Como era de esperar, en el independentismo catalán también encontramos líderes: unos ejerciendo de políticos durante los hechos que esperan sentencia y otros surgidos de lo que podríamos llamar la sociedad civil. Todos ellos encausados. Cuando todo termine, o en el futuro más o menos lejano, ¿se les reconocerá  como líderes libertadores que sufrieron persecución o como líderes que se aprovecharon de la facilidad de manipulación de la gente? No nos aventuraremos a pronosticarlo, pero seguro que influirá el hecho de que al final consigan su objetivo o no.
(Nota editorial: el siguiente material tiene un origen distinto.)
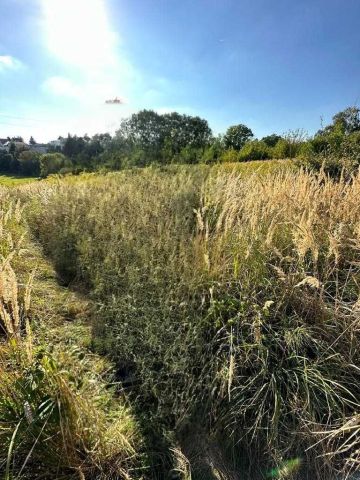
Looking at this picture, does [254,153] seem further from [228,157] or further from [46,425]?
[46,425]

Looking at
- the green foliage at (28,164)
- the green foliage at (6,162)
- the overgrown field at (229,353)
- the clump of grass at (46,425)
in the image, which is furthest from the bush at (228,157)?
the green foliage at (6,162)

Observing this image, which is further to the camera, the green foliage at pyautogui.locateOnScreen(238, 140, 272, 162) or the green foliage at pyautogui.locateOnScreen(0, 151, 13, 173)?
the green foliage at pyautogui.locateOnScreen(0, 151, 13, 173)

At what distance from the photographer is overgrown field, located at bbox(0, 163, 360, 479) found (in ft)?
5.97

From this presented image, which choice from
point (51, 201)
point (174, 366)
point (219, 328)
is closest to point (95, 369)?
point (174, 366)

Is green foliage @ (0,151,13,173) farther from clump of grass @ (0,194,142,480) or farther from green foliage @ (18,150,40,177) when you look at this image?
clump of grass @ (0,194,142,480)

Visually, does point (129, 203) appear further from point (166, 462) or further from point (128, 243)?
point (166, 462)

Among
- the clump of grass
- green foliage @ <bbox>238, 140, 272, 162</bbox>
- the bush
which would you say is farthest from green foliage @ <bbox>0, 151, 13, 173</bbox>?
the clump of grass

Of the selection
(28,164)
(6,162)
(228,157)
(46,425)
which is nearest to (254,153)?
(228,157)

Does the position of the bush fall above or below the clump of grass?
Result: above

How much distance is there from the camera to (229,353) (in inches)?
84.2

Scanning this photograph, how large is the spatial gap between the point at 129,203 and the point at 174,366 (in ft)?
9.92

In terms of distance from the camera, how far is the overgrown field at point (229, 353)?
1.82 m

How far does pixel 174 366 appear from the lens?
2.04 m

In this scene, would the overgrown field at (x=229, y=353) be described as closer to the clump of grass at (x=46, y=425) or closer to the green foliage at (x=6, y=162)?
the clump of grass at (x=46, y=425)
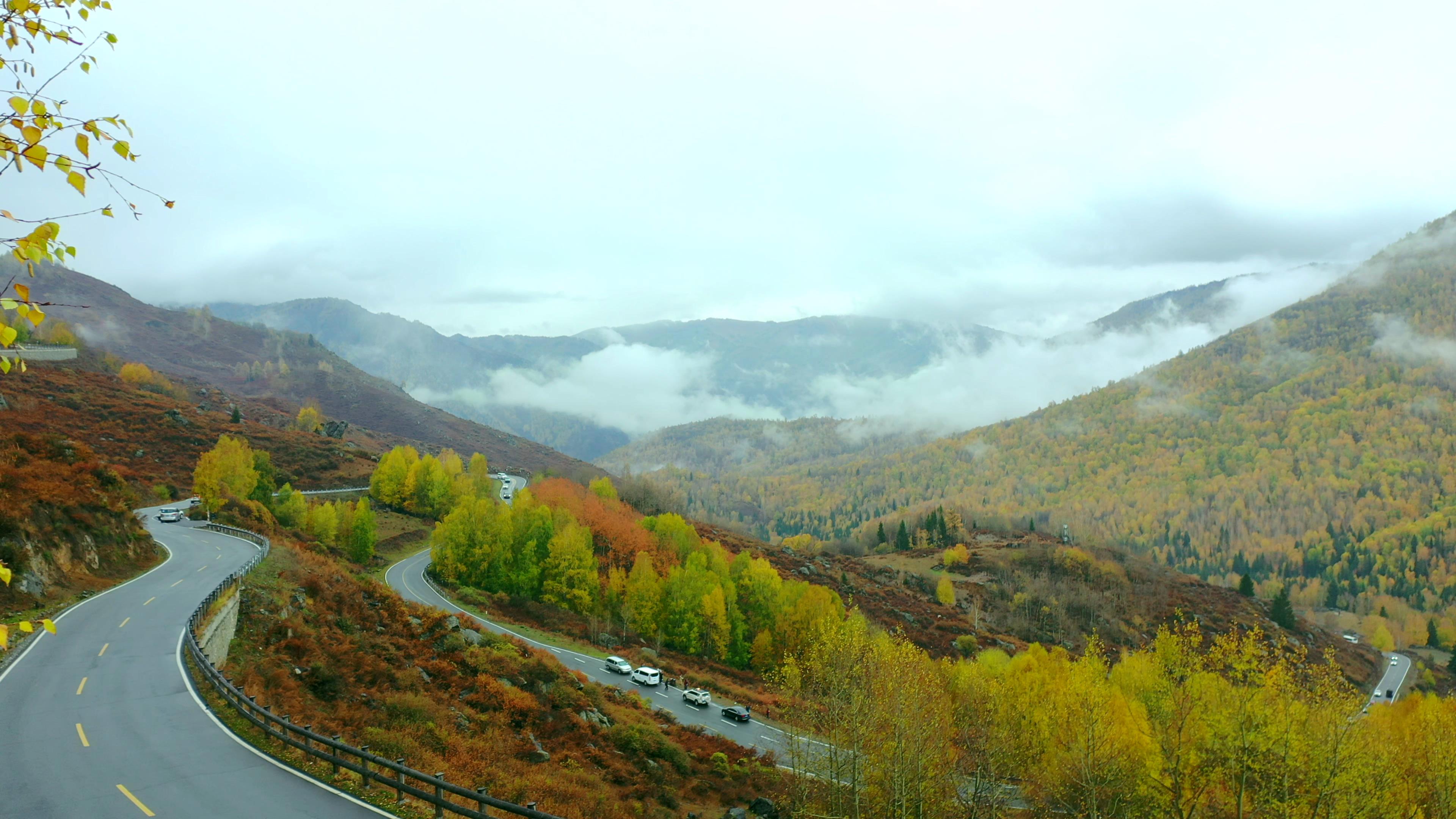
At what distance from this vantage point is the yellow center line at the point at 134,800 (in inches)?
643

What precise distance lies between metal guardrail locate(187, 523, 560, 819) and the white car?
106ft

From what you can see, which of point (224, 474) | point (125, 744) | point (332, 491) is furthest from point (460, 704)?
point (332, 491)

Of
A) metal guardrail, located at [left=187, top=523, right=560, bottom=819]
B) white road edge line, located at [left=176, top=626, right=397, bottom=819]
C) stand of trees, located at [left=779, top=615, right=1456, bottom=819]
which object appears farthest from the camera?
stand of trees, located at [left=779, top=615, right=1456, bottom=819]

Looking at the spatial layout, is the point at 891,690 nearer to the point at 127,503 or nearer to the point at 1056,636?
the point at 127,503

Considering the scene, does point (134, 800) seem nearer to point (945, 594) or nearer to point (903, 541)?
point (945, 594)

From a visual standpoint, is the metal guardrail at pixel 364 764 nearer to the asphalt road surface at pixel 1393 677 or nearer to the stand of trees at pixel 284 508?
the stand of trees at pixel 284 508

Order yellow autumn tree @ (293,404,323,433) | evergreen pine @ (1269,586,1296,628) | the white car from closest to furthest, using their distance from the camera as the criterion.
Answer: the white car, evergreen pine @ (1269,586,1296,628), yellow autumn tree @ (293,404,323,433)

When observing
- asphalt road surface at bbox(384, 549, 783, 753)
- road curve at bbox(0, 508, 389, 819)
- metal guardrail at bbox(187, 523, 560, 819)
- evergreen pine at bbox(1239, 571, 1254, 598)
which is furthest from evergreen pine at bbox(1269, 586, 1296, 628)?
road curve at bbox(0, 508, 389, 819)

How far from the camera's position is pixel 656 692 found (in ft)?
178

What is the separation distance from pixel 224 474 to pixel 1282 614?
19510 cm

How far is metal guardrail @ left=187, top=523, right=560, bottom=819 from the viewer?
16.3 metres

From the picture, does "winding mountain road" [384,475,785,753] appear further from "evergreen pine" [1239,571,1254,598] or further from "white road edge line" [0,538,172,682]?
"evergreen pine" [1239,571,1254,598]

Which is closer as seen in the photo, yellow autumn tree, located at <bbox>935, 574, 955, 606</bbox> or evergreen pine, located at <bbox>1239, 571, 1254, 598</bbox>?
yellow autumn tree, located at <bbox>935, 574, 955, 606</bbox>

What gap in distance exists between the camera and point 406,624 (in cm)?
3922
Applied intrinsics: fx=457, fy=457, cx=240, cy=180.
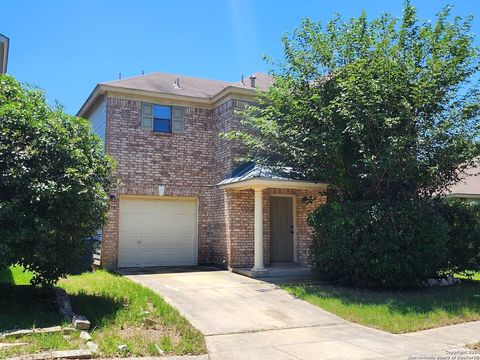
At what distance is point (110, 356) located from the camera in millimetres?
5566

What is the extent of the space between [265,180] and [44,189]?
19.9ft

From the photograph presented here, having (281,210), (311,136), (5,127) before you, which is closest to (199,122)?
(281,210)

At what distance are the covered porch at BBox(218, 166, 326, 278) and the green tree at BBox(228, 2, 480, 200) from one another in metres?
1.09

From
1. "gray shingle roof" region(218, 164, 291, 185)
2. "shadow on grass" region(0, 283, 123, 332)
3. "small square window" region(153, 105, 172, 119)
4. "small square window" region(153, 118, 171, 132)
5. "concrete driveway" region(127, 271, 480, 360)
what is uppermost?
"small square window" region(153, 105, 172, 119)

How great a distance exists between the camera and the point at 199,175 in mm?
14680

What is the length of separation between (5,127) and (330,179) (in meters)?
Answer: 7.37

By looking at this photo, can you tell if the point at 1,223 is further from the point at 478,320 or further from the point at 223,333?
Result: the point at 478,320

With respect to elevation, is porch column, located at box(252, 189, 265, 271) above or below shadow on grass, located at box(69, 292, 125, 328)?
above

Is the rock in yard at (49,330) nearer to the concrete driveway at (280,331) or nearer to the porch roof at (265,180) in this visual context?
the concrete driveway at (280,331)

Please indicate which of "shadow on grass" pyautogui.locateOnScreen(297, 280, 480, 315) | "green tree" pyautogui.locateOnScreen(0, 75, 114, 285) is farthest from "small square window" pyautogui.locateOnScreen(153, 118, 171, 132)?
"shadow on grass" pyautogui.locateOnScreen(297, 280, 480, 315)

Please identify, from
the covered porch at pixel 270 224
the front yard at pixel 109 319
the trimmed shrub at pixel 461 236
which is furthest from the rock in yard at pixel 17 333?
the trimmed shrub at pixel 461 236

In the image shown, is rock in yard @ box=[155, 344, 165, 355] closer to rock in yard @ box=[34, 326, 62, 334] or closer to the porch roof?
rock in yard @ box=[34, 326, 62, 334]

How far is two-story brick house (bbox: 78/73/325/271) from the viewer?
13.6m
Hemos podido ver, en la presentación de las pruebas del juicio, a los líderes “no políticos” en lo alto de escenarios, sobre vehículos policiales y mediando con las fuerzas del orden en concentraciones de protesta; y en las intervenciones que nos han mostrado se han podido escuchar discursos escasos de contenido, muy poco elaborados, sin especial calado, y lanzando frases poco variadas, e incluso anodinas, para que fueran coreadas una y otra vez por los concentrados, como esos mantras que utilizan algunos grupos místicos para impedir pensar. Pero esto es una cosa y otra es hacerles responsables de la declaración de independencia; de los acosos a cuarteles, que no se puede decir que alentaron; del destrozo de vehículos policiales por parte de incontrolados que ponían sucesivamente su granito de arena; de la organización del referéndum y de la afluencia masiva a las concentraciones motivadas por registros, que se realizaron sin mayores impedimentos más que los derivados del inmenso gentío que se congregó, al contrario de las importantes trabas a la acción policial que pudimos ver  el 1 de octubre. Hacerles responsables a estos líderes de los sucesos anteriores, principales elementos del proceso, sería forzar el concepto asociado a la  autoría de un delito, cuando no se conocen imputaciones a los autores materiales de lo que podríamos llamar desórdenes del 1 de octubre, acosos a policías en sus residencias e incidentes más o menos importantes en los  registros. No son la trama “civil” de una rebelión, si la ha habido. Y si existió sedición con el propósito de impedir los registros, lo que está por ver, no son más culpables que las multitudes que llenaron las plazas. Si existiera alguna responsabilidad en estos líderes, sin cargos públicos en el momento de los hechos, sería la de apoyar un proceso de independencia, alentarlo, promoverlo. Sin más  es una responsabilidad tan difusamente perseguible por el ordenamiento jurídico de la España democrática, según lo que hemos podido ver y escuchar, que deberían ser absueltos.
 Los poderes alimentan la idea de la irresponsabilidad de las gentes, de que los actos de las masas son impulsados por superhombres capaces de dirigir la mente de los demás,  esos seres  amontonados que  actuarán como autómatas sin cerebro ni voluntad gracias a ese impulso primigenio de obediencia ciega al líder. Hay que sacudir las conciencias, hay que exigir que no se trate a la gente como menores de edad, irresponsables de sus actos y a los que no se pueden pedir cuentas de sus decisiones. Ya se debería haber  acabado en estos tiempos con el escarmiento a los supuestos cabecillas cuando se es incapaz de controlar a las masas, como se acabó con la costumbre de diezmar para castigar a unas tropas de las que no se podía prescindir. Escarmentar a unos pocos, por delitos, donde los hubiere, cuya ejecución corresponde a otros, es muestra de gran debilidad.